A bancada patronal do Condefat era formada pelas seguintes entidades: CNI (Confederação Nacional da Indústria), Consif (Confederação Nacional do Sistema Financeiro), CNC (Confederação Nacional do Comércio) e CNA. Sob o patrocínio entusiasmado de Lupi - vocês sabem como ele adoraria estatizar até os empresários, não é? -, formaram-se no ano passado a CNS (Confederação Nacional de Serviços) e a CNTUR (Confederação Nacional de Turismo). A concessão de registro sindical à CNS, por exemplo, é de 8 de dezembro do ano passado. Ela só passou a integrar o conselho em janeiro.
Pois bem… Com seis meses de existência legal apenas, acreditem, a CNS decidiu, sempre com o estímulo de Lupi e sem o apoio da sua bancada, criar confusão e indicar um candidato para a presidência do FAT: Luigi Nessi. O nome da CNA, a quem cabe agora a presidência, é Fernando Antônio Rodrigues. Embora haja o rodízio, há um processo eleitoral. Lupi tenta agora convencer representantes da bancada do governo e dos trabalhadores a votarem contra o nome da CNA. Estão representados no FAT os do Trabalho, Fazenda, Previdência Social, Agricultura e Desenvolvimento Agrário e o BNDES. Pelos trabalhadores, falam a CUT, a Força Sindical, a UGP (União Geral de Trabalhadores), Nova Central Sindical de Trabalhadores, Central dos Trabalhadores e Trabalhadoras do Brasil e CGTB (Central Geral dos Trabalhadores do Brasil). Lupi tem dito por aí que a CNA não pode dirigir o FAT. Não pode por quê?
“Se o ministro levar adiante essa história e for bem-sucedido nesta espécie de golpe, as quatro confederações que tradicionalmente formam a bancada patronal vão renunciar [CNI, Consif, CNC e CNA], afirma a senadora Kátia Abreu (DEM-TO), presidente da CNA. “Essas entidades não vão aceitar ser meros fantoches do governo e do ministro Lupi”, conclui.
Pergunto à senadora se Lula está metido nessa articulação. “Até onde sei, não”. Bem, lembro à senadora que ministros são a voz do presidente em suas respectivas pastas.
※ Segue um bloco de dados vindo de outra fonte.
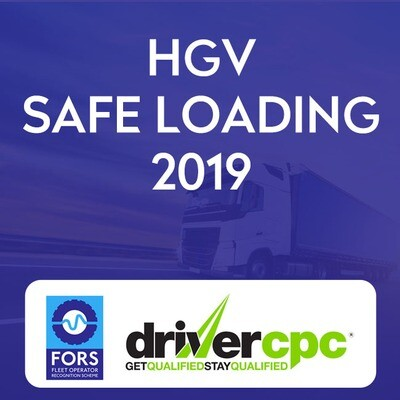 Driver CPC HGV Safe Loading 2019 Course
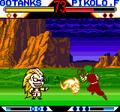 Dragon-Ball-Z-Fighting-2005-Game-Boy-Color-Xtreme-Retro-6
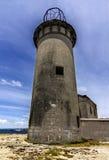 Leuchtturm und blauer Himmel Lizenzfreies Stockfoto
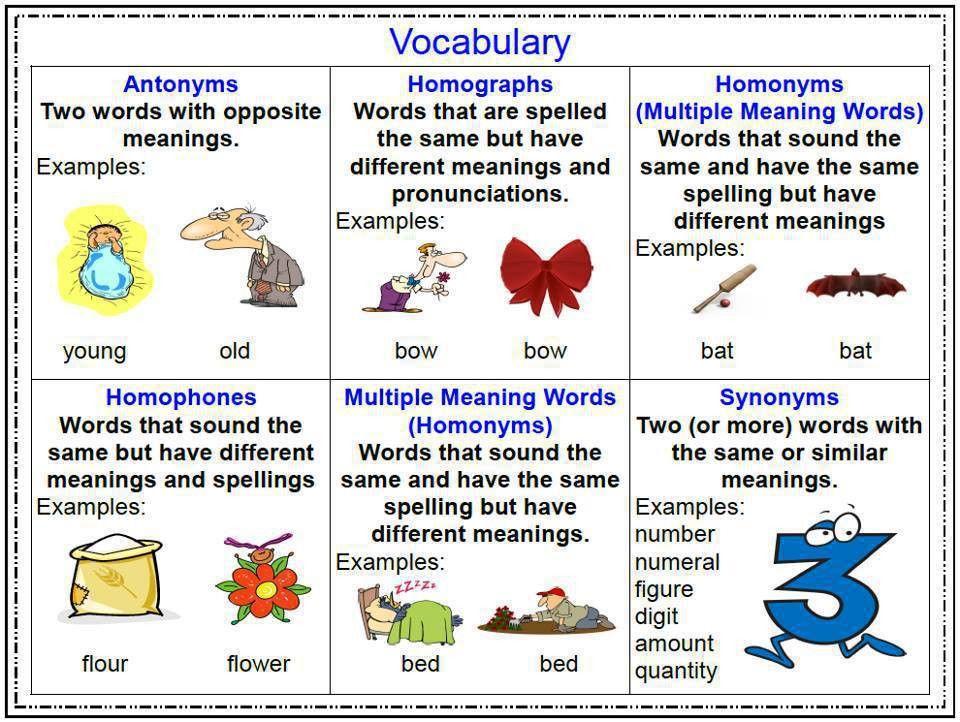 homographs #antonyms #homonyns #homophones #synonyms #multiple ...
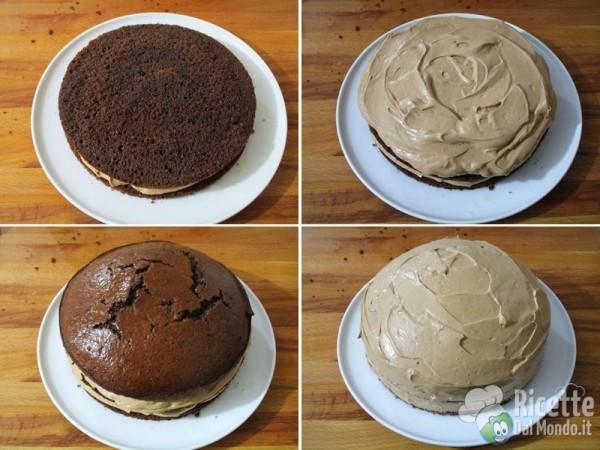 Torta mimosa al cioccolato 13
Se Lula não quer que Lupi dê um golpe no Codefat, é só mandar que pare. Ele é o chefe do ministro. É ele quem manda.
Voltei
Pois bem, por 12 votos a quatro e duas abstenções, o candidato de Lupi, Luigi Nessi, foi eleito. Abstiveram os representantes dos ministérios da Agricultura e da Previdência. Os quatro outros votos do governo, dois das entidades empresariais inventadas por Lupi e a totalidade dos seis votos das centrais sindicais fecharam com Nessi, o representante da Confederação Nacional de Serviços, que só integrou o Codefat em abril. A entidade foi criada em dezembro do ano passado. Seu “patrono” oficial é Lupi. O outro voto empresarial foi da Confederação Nacional do Turismo, que entrou no conselho também em abril e que também foi inventada por… Lupi.
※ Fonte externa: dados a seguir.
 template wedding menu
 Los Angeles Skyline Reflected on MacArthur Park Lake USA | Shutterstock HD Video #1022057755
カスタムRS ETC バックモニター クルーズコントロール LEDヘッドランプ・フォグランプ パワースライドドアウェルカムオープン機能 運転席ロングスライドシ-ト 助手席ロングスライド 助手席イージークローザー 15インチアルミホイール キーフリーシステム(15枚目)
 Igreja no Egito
Segundo a regra de mandato rotativo, a indicação agora caberia à CNA, presidida pela senador Kátia Abreu (DEM-TO). Lupi decidiu que este era mais um motivo para dar o golpe.
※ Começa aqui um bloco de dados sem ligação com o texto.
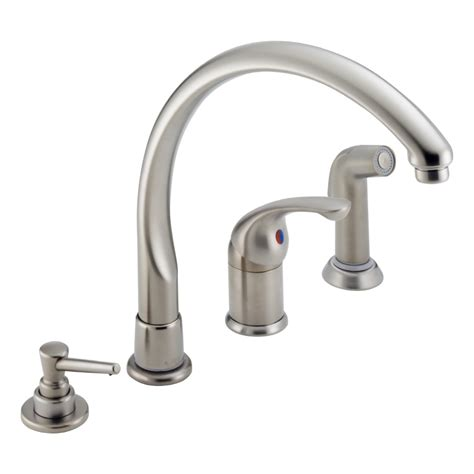 delta high arc kitchen faucet shop delta waterfall stainless 1 handle high arc deck mount kitchen faucet at lowes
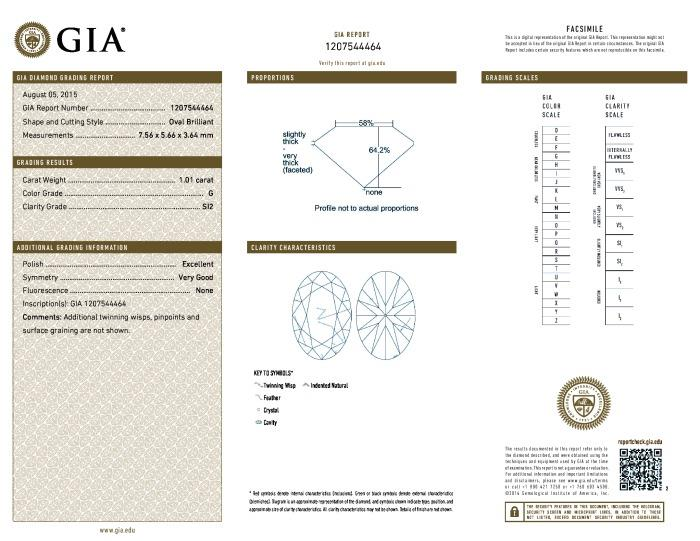 This is a 1.01 carat oval shape, G color, SI2 clarity natural diamond accompanied by a GIA grading report.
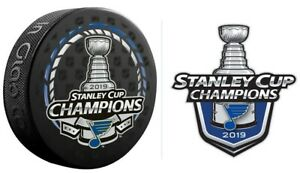 2019-STANLEY-CUP-CHAMPIONS-PUCK-amp-ST-LOUIS-BLUES-STICKER-SEE-STORE-PATCH-PINS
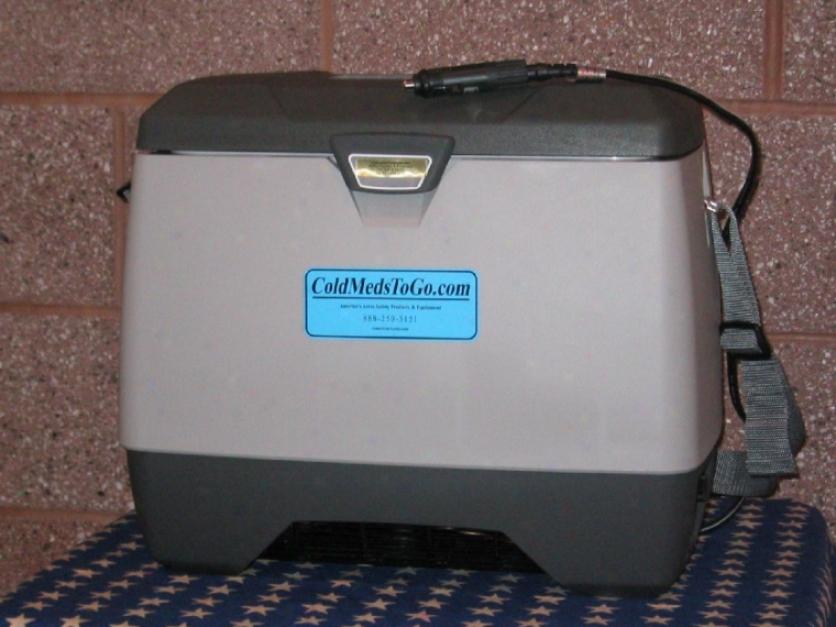 C0ldmedstogo Movable Refrigerator Or Freezer Ac/dc - 14 Qt Capacity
As quatro entidades empresarias que integram o Codefat desde 1990 (CNI, CNC, CNA e Consif decidiram se retirar no conselho e emitiram uma nota de protesto em que acusam o governo de interferir na escolha. A presidente da CNA também divulgou uma nota de protesto (ver no próximo post).
INTERFERÊNCIDA INDEVIDA, PELEGUISMO, AGRESSÃO À DEMOCRACIA
Quatro entidades empresariais que integravam o Conselho do FAT desde a sua criação, em 1990, deixaram o órgão e emitiram uma nota de protesto. Dizem não reconhecer legitimidade no novo comando e afirmam que a interferência do Ministério do Trabalho agride o princípio democrático.
A senadora Kátia Abreu, presidente da CNA, que foi a entidade diretamente golpeada, também protestou. Leiam as notas.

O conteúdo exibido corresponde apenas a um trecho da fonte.